### Tasks
A) In the natural gas market report, where did the February Nymex gas futures contract settle?
B) Please sum up the natural gas market report in two sentences.
C) Print the natural gas market report from "NatGasWeather said data" up to and including "on gas futures.".

### Provided passage

'''

In a third consecutive day of topsy-turvy trading, natural gas futures ultimately finished firmly in negative territory, as markets fixated more on shifting weather patterns than a bullish storage report and rising U.S. liquefied natural gas (LNG) volumes.

EIA storage for week ending Jan. 8

The February Nymex gas futures contract settled at $2.666/MMBtu, down 6.1 cents day/day. March fell 5.9 cents to $2.630.

NGI’s Spot Gas National Avg. also lost ground, shedding 10.5 cents to $2.740 after losing 8.0 cents the day before amid seasonally mild temperatures.

NatGasWeather said data in both the domestic Global Forecast System (GFS) and the European model had shifted warmer this week and presented “a rather bearish pattern through Jan. 21 with only modest cold shots into the U.S.”

The firm continues to expect frigid temperatures in late January across the interior West and Midwest, but the likelihood of such conditions advancing deep into the East or toward the South diminished when compared to forecasts earlier in the week. This lowered the odds of strong national heating demand in coming weeks and weighed on gas futures.

“The latest GFS still shows colder air eventually reaching the Great Lakes and Northeast Jan. 25-28, but we think this period is also subject to warmer trends in time,” NatGasWeather said.

Outside of domestic weather, catalysts for futures were lining up nicely.

'''

### Source data
'''

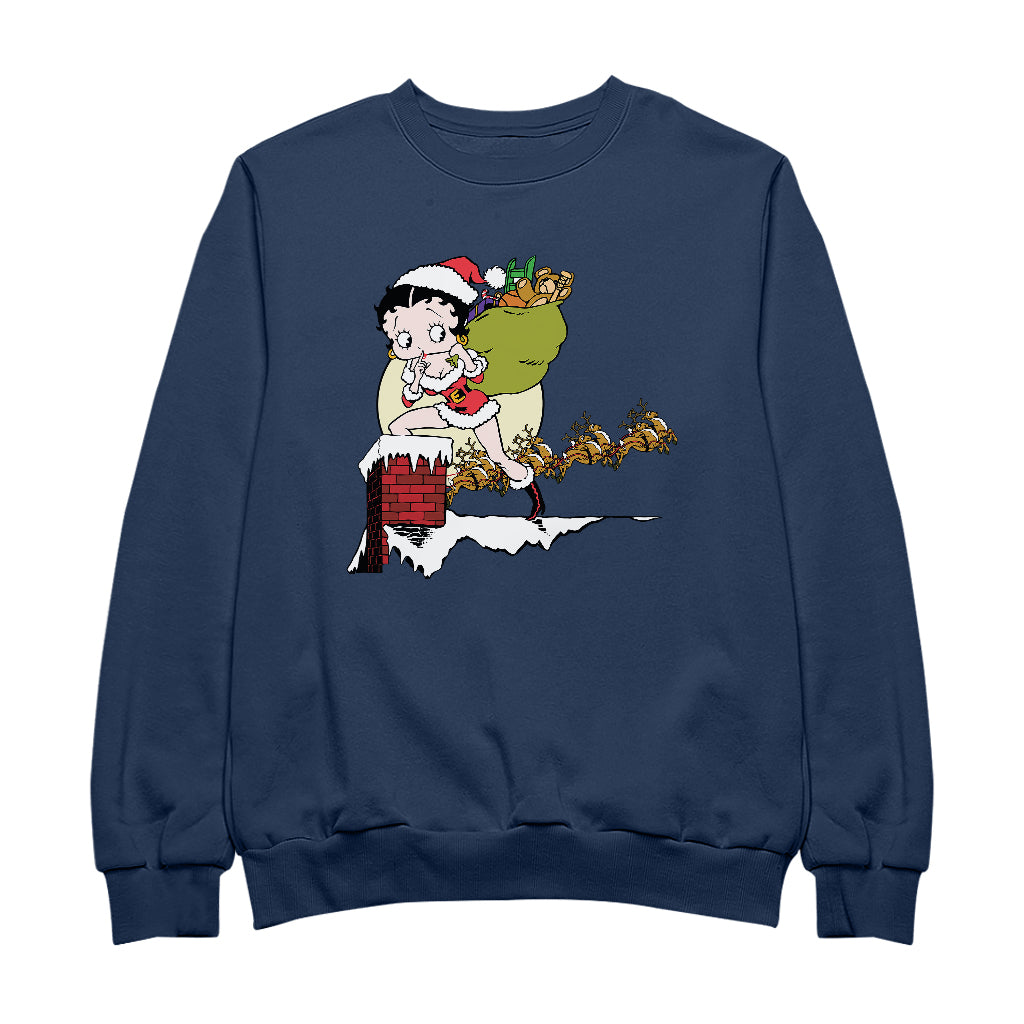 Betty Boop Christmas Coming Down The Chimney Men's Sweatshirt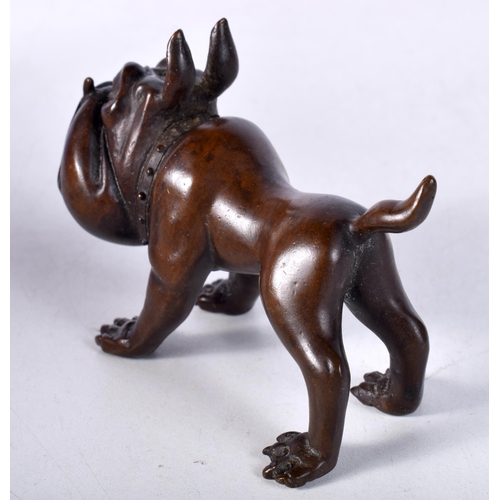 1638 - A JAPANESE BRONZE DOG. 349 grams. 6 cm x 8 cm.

'''

### Set of answers
A) It settled at $2.666/MMBtu, down 6.1 cents day/day.

B) Natural gas futures finished firmly lower after a third straight day of topsy-turvy trading, with the February Nymex contract settling at $2.666/MMBtu, as markets focused more on shifting weather patterns than on a bullish storage report and rising U.S. LNG volumes. NatGasWeather said both the GFS and European models had shifted warmer, which made frigid conditions less likely to advance deep into the East or toward the South and lowered the odds of strong national heating demand in coming weeks.

C)
NatGasWeather said data in both the domestic Global Forecast System (GFS) and the European model had shifted warmer this week and presented “a rather bearish pattern through Jan. 21 with only modest cold shots into the U.S.”

The firm continues to expect frigid temperatures in late January across the interior West and Midwest, but the likelihood of such conditions advancing deep into the East or toward the South diminished when compared to forecasts earlier in the week. This lowered the odds of strong national heating demand in coming weeks and weighed on gas futures.